(Beginning of DATA TO PROCESS)
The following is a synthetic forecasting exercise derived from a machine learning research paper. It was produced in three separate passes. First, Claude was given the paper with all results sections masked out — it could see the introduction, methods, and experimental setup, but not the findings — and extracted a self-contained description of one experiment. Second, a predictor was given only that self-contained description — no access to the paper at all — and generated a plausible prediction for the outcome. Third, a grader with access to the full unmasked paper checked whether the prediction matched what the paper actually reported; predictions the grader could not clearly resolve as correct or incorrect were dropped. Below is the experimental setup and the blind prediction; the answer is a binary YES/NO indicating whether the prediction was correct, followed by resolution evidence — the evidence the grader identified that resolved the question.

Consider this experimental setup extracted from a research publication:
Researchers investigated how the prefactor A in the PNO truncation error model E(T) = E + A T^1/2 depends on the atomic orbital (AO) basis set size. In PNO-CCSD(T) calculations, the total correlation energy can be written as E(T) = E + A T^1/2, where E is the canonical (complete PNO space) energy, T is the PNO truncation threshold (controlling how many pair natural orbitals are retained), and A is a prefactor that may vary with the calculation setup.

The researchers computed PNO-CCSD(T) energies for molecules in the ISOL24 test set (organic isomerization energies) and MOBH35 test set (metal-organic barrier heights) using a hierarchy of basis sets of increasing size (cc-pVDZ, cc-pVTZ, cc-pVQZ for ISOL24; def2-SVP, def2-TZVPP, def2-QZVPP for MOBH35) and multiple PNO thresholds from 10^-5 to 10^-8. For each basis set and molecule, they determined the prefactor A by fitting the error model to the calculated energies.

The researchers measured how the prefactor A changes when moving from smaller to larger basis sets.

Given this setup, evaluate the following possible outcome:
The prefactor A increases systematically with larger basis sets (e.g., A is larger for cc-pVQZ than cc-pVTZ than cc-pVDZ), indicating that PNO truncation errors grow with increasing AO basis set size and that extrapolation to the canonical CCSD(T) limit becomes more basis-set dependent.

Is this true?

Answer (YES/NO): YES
(End of DATA TO PROCESS)
▶ **PROBLEM TO WORK ON**: Write the entries out again in full, exactly as they appear above.

▶ **REPLY TO THE TASK**:
The following is a synthetic forecasting exercise derived from a machine learning research paper. It was produced in three separate passes. First, Claude was given the paper with all results sections masked out — it could see the introduction, methods, and experimental setup, but not the findings — and extracted a self-contained description of one experiment. Second, a predictor was given only that self-contained description — no access to the paper at all — and generated a plausible prediction for the outcome. Third, a grader with access to the full unmasked paper checked whether the prediction matched what the paper actually reported; predictions the grader could not clearly resolve as correct or incorrect were dropped. Below is the experimental setup and the blind prediction; the answer is a binary YES/NO indicating whether the prediction was correct, followed by resolution evidence — the evidence the grader identified that resolved the question.

Consider this experimental setup extracted from a research publication:
Researchers investigated how the prefactor A in the PNO truncation error model E(T) = E + A T^1/2 depends on the atomic orbital (AO) basis set size. In PNO-CCSD(T) calculations, the total correlation energy can be written as E(T) = E + A T^1/2, where E is the canonical (complete PNO space) energy, T is the PNO truncation threshold (controlling how many pair natural orbitals are retained), and A is a prefactor that may vary with the calculation setup.

The researchers computed PNO-CCSD(T) energies for molecules in the ISOL24 test set (organic isomerization energies) and MOBH35 test set (metal-organic barrier heights) using a hierarchy of basis sets of increasing size (cc-pVDZ, cc-pVTZ, cc-pVQZ for ISOL24; def2-SVP, def2-TZVPP, def2-QZVPP for MOBH35) and multiple PNO thresholds from 10^-5 to 10^-8. For each basis set and molecule, they determined the prefactor A by fitting the error model to the calculated energies.

The researchers measured how the prefactor A changes when moving from smaller to larger basis sets.

Given this setup, evaluate the following possible outcome:
The prefactor A increases systematically with larger basis sets (e.g., A is larger for cc-pVQZ than cc-pVTZ than cc-pVDZ), indicating that PNO truncation errors grow with increasing AO basis set size and that extrapolation to the canonical CCSD(T) limit becomes more basis-set dependent.

Is this true?

Answer (YES/NO): YES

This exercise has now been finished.